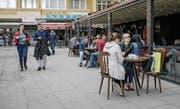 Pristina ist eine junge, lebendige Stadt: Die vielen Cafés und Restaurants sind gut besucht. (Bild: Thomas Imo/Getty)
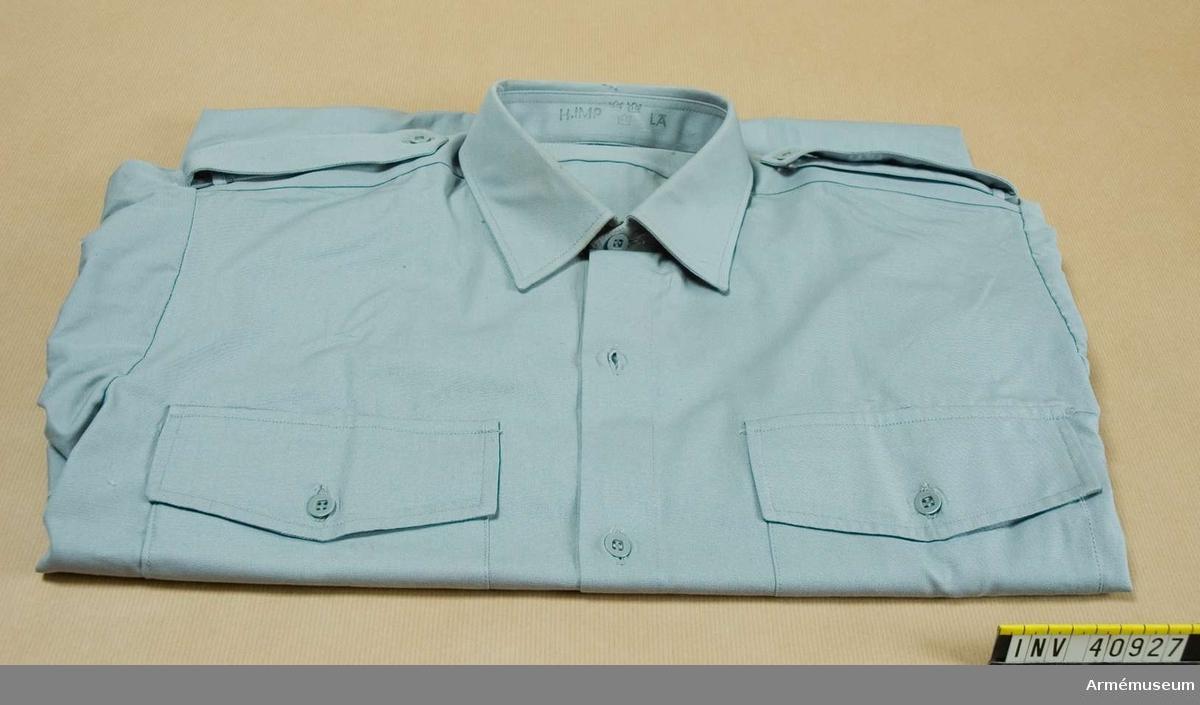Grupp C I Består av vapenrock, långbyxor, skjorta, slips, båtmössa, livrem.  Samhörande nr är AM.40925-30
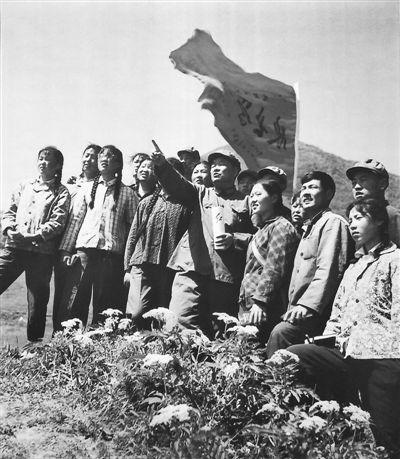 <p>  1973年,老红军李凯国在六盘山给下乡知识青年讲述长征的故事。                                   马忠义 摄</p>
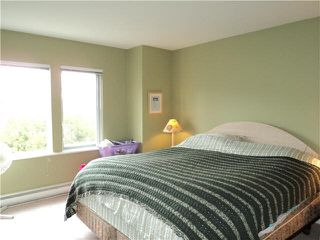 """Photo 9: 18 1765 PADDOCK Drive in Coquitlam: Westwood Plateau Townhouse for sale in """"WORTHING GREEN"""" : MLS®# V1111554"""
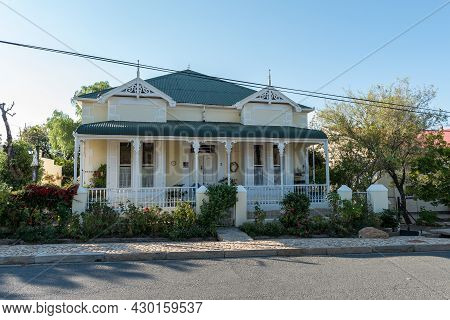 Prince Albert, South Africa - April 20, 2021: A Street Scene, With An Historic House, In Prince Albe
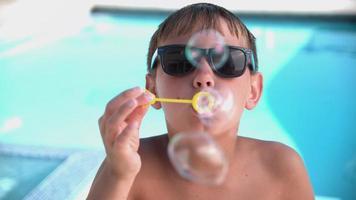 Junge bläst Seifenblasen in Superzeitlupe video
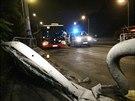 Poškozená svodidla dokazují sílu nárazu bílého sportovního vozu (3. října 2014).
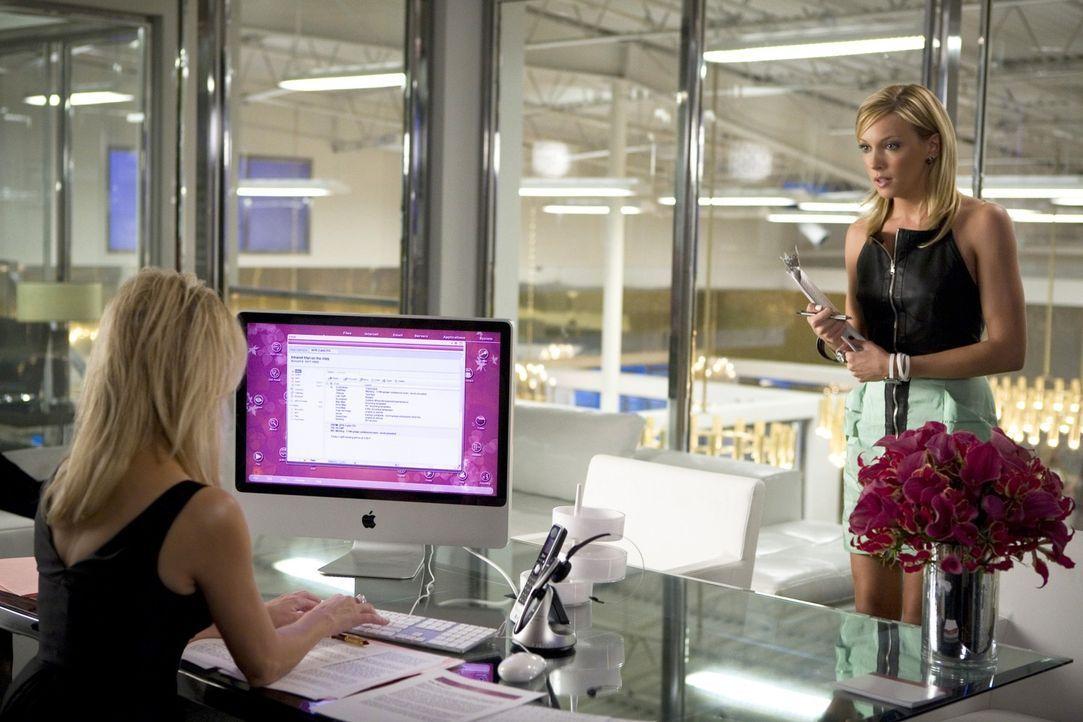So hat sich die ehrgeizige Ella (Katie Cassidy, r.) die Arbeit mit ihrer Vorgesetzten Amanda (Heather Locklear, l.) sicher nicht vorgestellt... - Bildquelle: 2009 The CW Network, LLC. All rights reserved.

Exercise brief:
Beginning at the line that contains "Prince Albert, South" and ending at the last line of the data, return each line exactly; no picture belongs in the copy.

Solved exercise:
 Prince Albert, South Africa - April 20, 2021: A Street Scene, With An Historic House, In Prince Albe
 Junge bläst Seifenblasen in Superzeitlupe video
 Poškozená svodidla dokazují sílu nárazu bílého sportovního vozu (3. října 2014).
So hat sich die ehrgeizige Ella (Katie Cassidy, r.) die Arbeit mit ihrer Vorgesetzten Amanda (Heather Locklear, l.) sicher nicht vorgestellt... - Bildquelle: 2009 The CW Network, LLC. All rights reserved.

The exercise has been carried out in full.